### Exercise prompt
Rewrite the lines below with "seated man in boat" changed to "seated fisherman" wherever it occurs, leaving everything else the same. Omit the pictures.

### Records to process
↓

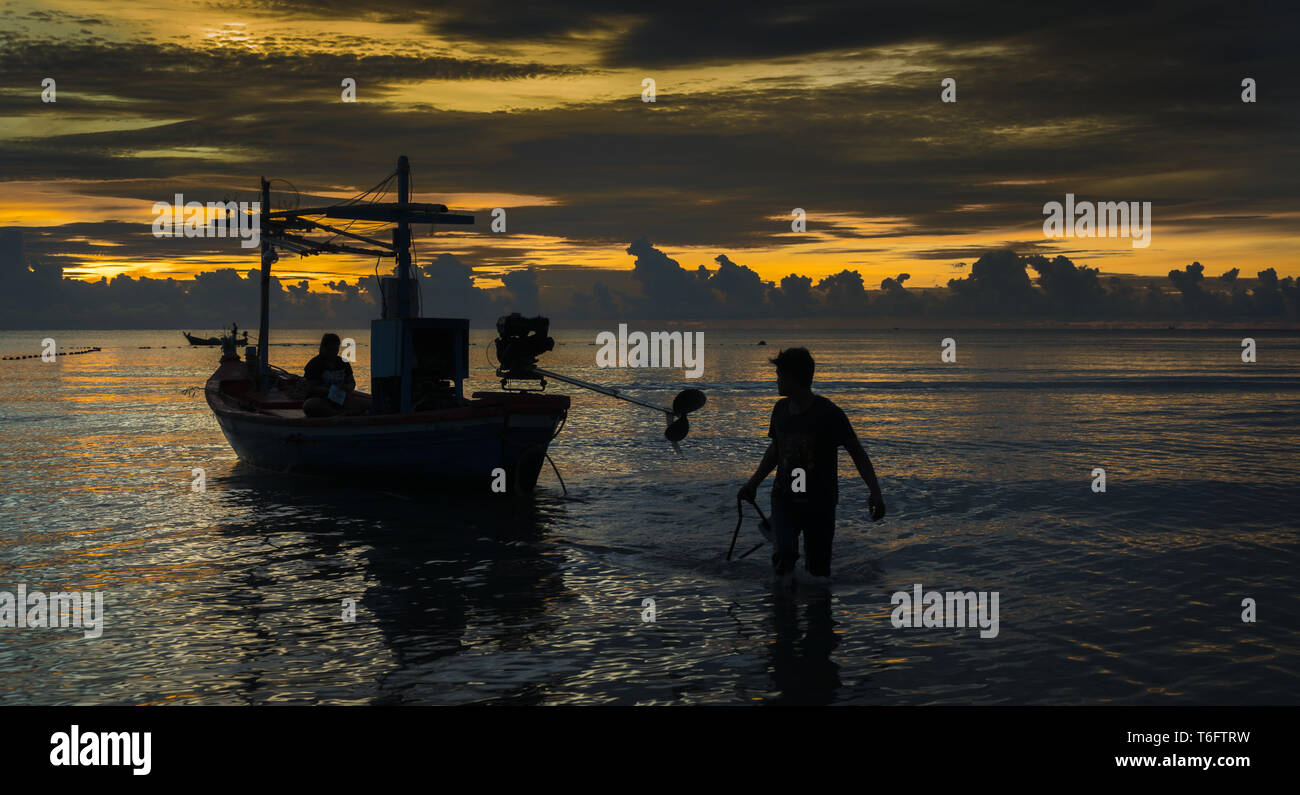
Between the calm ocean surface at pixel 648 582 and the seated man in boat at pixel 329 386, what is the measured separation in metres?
1.68

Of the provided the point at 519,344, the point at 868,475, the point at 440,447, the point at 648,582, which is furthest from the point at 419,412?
the point at 868,475

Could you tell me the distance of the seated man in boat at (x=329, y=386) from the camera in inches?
813

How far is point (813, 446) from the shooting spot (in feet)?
27.8

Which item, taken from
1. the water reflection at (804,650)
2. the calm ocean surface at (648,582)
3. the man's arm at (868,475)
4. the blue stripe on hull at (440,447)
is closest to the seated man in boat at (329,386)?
the blue stripe on hull at (440,447)

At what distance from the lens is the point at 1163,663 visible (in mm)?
8211

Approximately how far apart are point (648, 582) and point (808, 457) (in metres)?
3.81

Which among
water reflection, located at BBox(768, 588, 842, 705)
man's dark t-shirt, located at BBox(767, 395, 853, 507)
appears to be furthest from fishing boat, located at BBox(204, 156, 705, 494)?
man's dark t-shirt, located at BBox(767, 395, 853, 507)

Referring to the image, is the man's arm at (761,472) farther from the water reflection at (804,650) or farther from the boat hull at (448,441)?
the boat hull at (448,441)

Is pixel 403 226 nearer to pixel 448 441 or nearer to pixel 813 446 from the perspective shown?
pixel 448 441

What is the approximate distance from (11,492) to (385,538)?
10071 mm

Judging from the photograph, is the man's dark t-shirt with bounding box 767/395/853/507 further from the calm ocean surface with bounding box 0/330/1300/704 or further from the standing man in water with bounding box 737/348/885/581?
the calm ocean surface with bounding box 0/330/1300/704
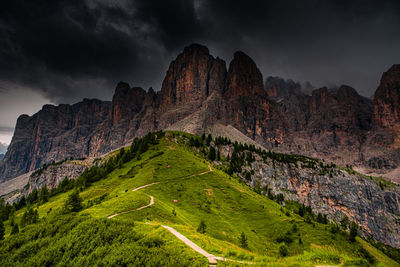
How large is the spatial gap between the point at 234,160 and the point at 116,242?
182 m

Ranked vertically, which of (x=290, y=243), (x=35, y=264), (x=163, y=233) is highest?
(x=163, y=233)

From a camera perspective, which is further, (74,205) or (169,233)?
(74,205)

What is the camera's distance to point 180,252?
1822 cm

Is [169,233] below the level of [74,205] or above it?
A: above

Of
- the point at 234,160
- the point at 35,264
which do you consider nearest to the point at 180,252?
the point at 35,264

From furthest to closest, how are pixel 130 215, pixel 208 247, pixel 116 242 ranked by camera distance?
pixel 130 215, pixel 208 247, pixel 116 242

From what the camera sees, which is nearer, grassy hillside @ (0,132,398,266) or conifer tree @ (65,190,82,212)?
grassy hillside @ (0,132,398,266)

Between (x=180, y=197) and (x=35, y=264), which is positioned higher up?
(x=35, y=264)

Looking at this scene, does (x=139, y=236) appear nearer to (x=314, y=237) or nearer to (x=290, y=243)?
(x=290, y=243)

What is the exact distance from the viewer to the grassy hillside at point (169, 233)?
19.0m

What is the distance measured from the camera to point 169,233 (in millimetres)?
24031

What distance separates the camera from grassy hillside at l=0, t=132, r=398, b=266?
1903cm

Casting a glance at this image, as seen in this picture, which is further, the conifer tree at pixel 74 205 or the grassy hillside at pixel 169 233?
the conifer tree at pixel 74 205

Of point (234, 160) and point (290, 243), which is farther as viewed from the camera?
point (234, 160)
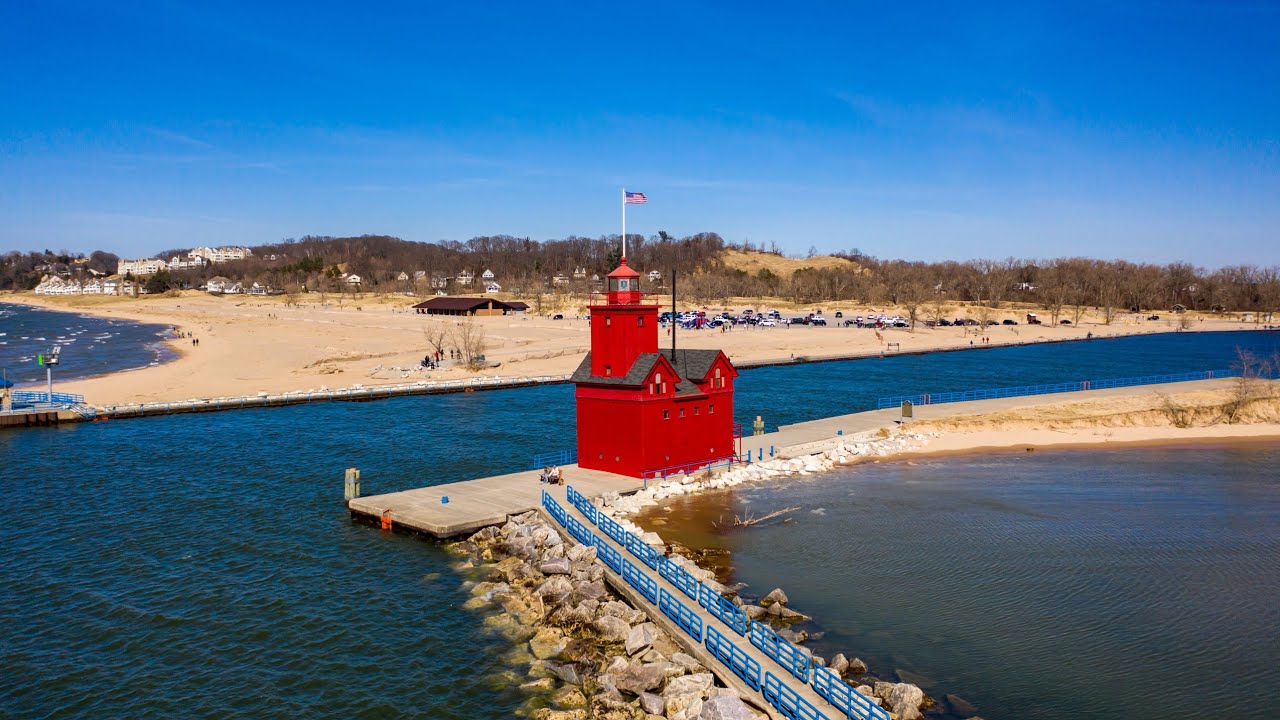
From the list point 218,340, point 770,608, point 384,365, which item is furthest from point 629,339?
point 218,340

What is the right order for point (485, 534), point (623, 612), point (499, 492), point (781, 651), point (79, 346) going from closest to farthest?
1. point (781, 651)
2. point (623, 612)
3. point (485, 534)
4. point (499, 492)
5. point (79, 346)

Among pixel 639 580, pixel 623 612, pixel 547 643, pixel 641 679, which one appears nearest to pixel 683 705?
pixel 641 679

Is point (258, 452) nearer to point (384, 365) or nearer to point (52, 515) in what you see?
point (52, 515)

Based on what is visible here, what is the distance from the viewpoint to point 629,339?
36.2 m

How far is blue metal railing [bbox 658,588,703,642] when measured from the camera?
68.9 feet

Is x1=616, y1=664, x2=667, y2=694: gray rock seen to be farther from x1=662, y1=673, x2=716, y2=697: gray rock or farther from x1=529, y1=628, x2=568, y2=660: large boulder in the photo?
x1=529, y1=628, x2=568, y2=660: large boulder

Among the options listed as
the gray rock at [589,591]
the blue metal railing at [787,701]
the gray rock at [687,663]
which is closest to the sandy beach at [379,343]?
the gray rock at [589,591]

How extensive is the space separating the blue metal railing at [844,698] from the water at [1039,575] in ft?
11.3

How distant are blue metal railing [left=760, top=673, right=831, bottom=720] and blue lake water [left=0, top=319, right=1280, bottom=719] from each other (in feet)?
15.0

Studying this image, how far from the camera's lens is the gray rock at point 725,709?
17.1 meters

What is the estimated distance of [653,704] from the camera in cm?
1861

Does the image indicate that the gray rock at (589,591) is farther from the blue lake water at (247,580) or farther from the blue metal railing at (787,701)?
the blue metal railing at (787,701)

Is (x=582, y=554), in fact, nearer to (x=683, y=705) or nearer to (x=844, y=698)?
(x=683, y=705)

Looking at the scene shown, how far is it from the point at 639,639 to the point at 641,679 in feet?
5.02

↑

### Result for this exercise
Between the calm ocean surface at pixel 648 582 and the seated fisherman at pixel 329 386, what is the measured separation in metres?
1.68

Of the provided the point at 519,344, the point at 868,475, the point at 440,447, the point at 648,582, which is furthest from the point at 419,412?
the point at 868,475

Could you tell me the distance of the seated fisherman at (x=329, y=386) from the camera in inches?
813

How far is point (813, 446) from the shooting spot (in feet)?
27.8

Which item, taken from
1. the water reflection at (804,650)
2. the calm ocean surface at (648,582)
3. the man's arm at (868,475)
4. the blue stripe on hull at (440,447)
is closest to the seated fisherman at (329,386)?
the blue stripe on hull at (440,447)

At what distance from the lens is the point at 1163,663 visible (in mm)?
8211

Approximately how far apart are point (648, 582) and point (808, 457) (in metres)?
3.81

Which among
water reflection, located at BBox(768, 588, 842, 705)
man's dark t-shirt, located at BBox(767, 395, 853, 507)
appears to be furthest from fishing boat, located at BBox(204, 156, 705, 494)?
man's dark t-shirt, located at BBox(767, 395, 853, 507)

Referring to the image, is the man's arm at (761,472) farther from the water reflection at (804,650) or farther from the boat hull at (448,441)?
the boat hull at (448,441)

Is pixel 403 226 nearer to pixel 448 441 or nearer to pixel 813 446 from the perspective shown?
pixel 448 441

What is the approximate distance from (11,492) to (385,538)?
10071 mm

Judging from the photograph, is the man's dark t-shirt with bounding box 767/395/853/507 further from the calm ocean surface with bounding box 0/330/1300/704 or further from the standing man in water with bounding box 737/348/885/581?
the calm ocean surface with bounding box 0/330/1300/704
How large is the spatial gap between the point at 234,160 and the point at 116,242?
182 m

Ranked vertically, which of (x=290, y=243), (x=35, y=264), (x=163, y=233) is highest?
(x=163, y=233)

From a camera perspective, which is further, (74,205) or (169,233)?
(74,205)

What is the camera's distance to point 180,252?
1822 cm

Is [169,233] below the level of [74,205] or above it?
A: above

Of
- the point at 234,160
- the point at 35,264
which do you consider nearest to the point at 180,252?
the point at 35,264

From furthest to closest, how are pixel 130 215, pixel 208 247, pixel 116 242 ranked by camera distance?
pixel 130 215, pixel 208 247, pixel 116 242

From what the camera sees, which is nearer, grassy hillside @ (0,132,398,266) or conifer tree @ (65,190,82,212)?
grassy hillside @ (0,132,398,266)

Between (x=180, y=197) and (x=35, y=264), which is positioned higher up?
(x=35, y=264)

Looking at this scene, does (x=139, y=236) appear nearer to (x=314, y=237) or nearer to (x=290, y=243)?
(x=290, y=243)

What is the exact distance from the viewer to the grassy hillside at point (169, 233)?
19.0m

What is the distance measured from the camera to point 169,233 (in millimetres)?
24031

What distance separates the camera from grassy hillside at l=0, t=132, r=398, b=266?
1903cm

Casting a glance at this image, as seen in this picture, which is further, the conifer tree at pixel 74 205 or the grassy hillside at pixel 169 233?
the conifer tree at pixel 74 205

Of point (234, 160) and point (290, 243), which is farther as viewed from the camera?
point (234, 160)
From the list point 218,340, point 770,608, point 384,365, which item is furthest from point 629,339?
point 218,340

What is the right order for point (485, 534), point (623, 612), point (499, 492), point (781, 651), point (79, 346) going from closest to farthest?
1. point (781, 651)
2. point (623, 612)
3. point (485, 534)
4. point (499, 492)
5. point (79, 346)

Among pixel 639 580, pixel 623 612, pixel 547 643, pixel 641 679, which one appears nearest to pixel 683 705?
pixel 641 679

Is point (258, 452) nearer to point (384, 365) or nearer to point (52, 515) in what you see?
point (52, 515)

Based on what is visible here, what is the distance from the viewpoint to point 629,339?
36.2 m

How far is blue metal railing [bbox 658,588,703,642] when measured from the camera?
68.9 feet

Is x1=616, y1=664, x2=667, y2=694: gray rock seen to be farther from x1=662, y1=673, x2=716, y2=697: gray rock or farther from x1=529, y1=628, x2=568, y2=660: large boulder in the photo?
x1=529, y1=628, x2=568, y2=660: large boulder

Among the options listed as
the gray rock at [589,591]
the blue metal railing at [787,701]
the gray rock at [687,663]
which is closest to the sandy beach at [379,343]?
the gray rock at [589,591]

How extensive is the space separating the blue metal railing at [844,698] from the water at [1039,575] in ft?
11.3

How distant are blue metal railing [left=760, top=673, right=831, bottom=720] and blue lake water [left=0, top=319, right=1280, bottom=719] from each other (in feet)?
15.0

Studying this image, how far from the camera's lens is the gray rock at point 725,709?
17.1 meters

What is the estimated distance of [653,704] from the camera in cm?
1861

Does the image indicate that the gray rock at (589,591) is farther from the blue lake water at (247,580) or farther from the blue metal railing at (787,701)?
the blue metal railing at (787,701)

Is (x=582, y=554), in fact, nearer to (x=683, y=705) or nearer to (x=844, y=698)?
(x=683, y=705)

Looking at the scene shown, how far is it from the point at 639,639 to the point at 641,679 in feet?
5.02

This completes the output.